Le nitrure d’aluminium multicouche est plus polyvalent que de nombreuses céramiques traditionnelles. Tout d’abord, la conception multicouche permet d’adapter les propriétés – en équilibrant des facteurs tels que la conductivité thermique, l’isolation électrique et la résistance mécanique. Cette adaptabilité est cruciale dans l’électronique de puissance où une dissipation thermique efficace est primordiale.

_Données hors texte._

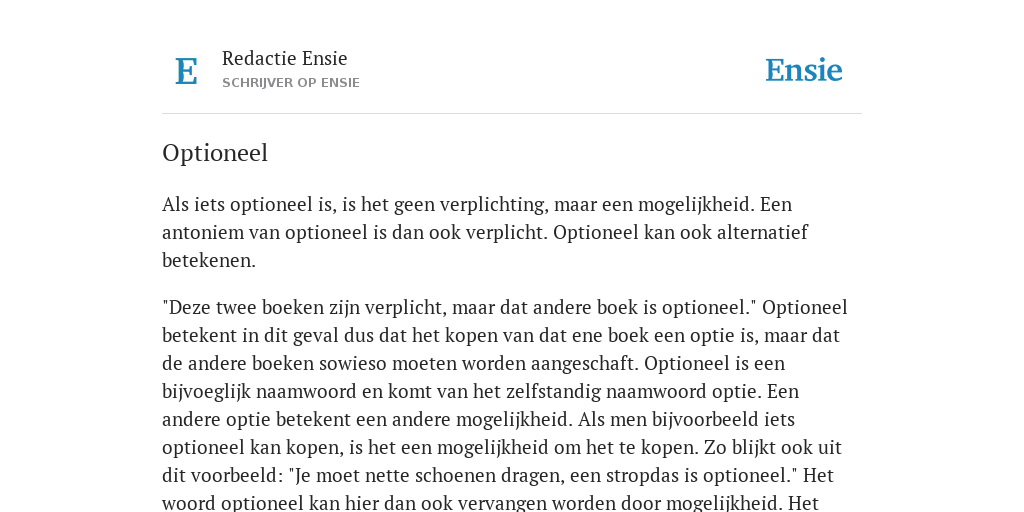 E

Redactie Ensie
SCHRIJVER OP ENSIE

Ensie

Optioneel

Als iets optioneel is, is het geen verplichting, maar een mogelijkheid. Een antoniem van optioneel is dan ook verplicht. Optioneel kan ook alternatief betekenen.

"Deze twee boeken zijn verplicht, maar dat andere boek is optioneel." Optioneel betekent in dit geval dus dat het kopen van dat ene boek een optie is, maar dat de andere boeken sowieso moeten worden aangeschaft. Optioneel is een bijvoeglijk naamwoord en komt van het zelfstandig naamwoord optie. Een andere optie betekent een andere mogelijkheid. Als men bijvoorbeeld iets optioneel kan kopen, is het een mogelijkheid om het te kopen. Zo blijkt ook uit dit voorbeeld: "Je moet nette schoenen dragen, een stropdas is optioneel." Het woord optioneel kan hier dan ook vervangen worden door mogelijkheid. Het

De plus, les céramiques multicouches en AIN peuvent être adaptées aux exigences des clients et des OEM, faisant passer les dispositifs électroniques de puissance au niveau technologique suivant. L’architecture multicouche permettra de concevoir des dispositifs avec des fréquences et des densités de puissance plus élevées, nécessaires pour des architectures de batterie de VE à 800V, des stations de charge à charge rapide, des éoliennes et des parcs solaires.
Une autre option dans la conception d’électroniques à haute puissance
Les substrats en nitrure d’aluminium représentent une option prometteuse dans le domaine de l’électronique et de la conception à haute puissance. Ils offrent un mélange unique de conductivité thermique, d’isolation électrique et de compatibilité matérielle. Les architectures multicouches améliorent leur polyvalence, permettant aux fabricants de produire des emballages et des substrats spécifiques aux clients pour les industries des semi-conducteurs et de l’électronique de puissance. L’évolution des processus et des matériaux de fabrication innovants garantit un avenir radieux pour les substrats en AIN, avec leur potentiel à révolutionner divers dispositifs électroniques et à offrir des performances et une efficacité accrues dans le paysage évolutif de l’électronique.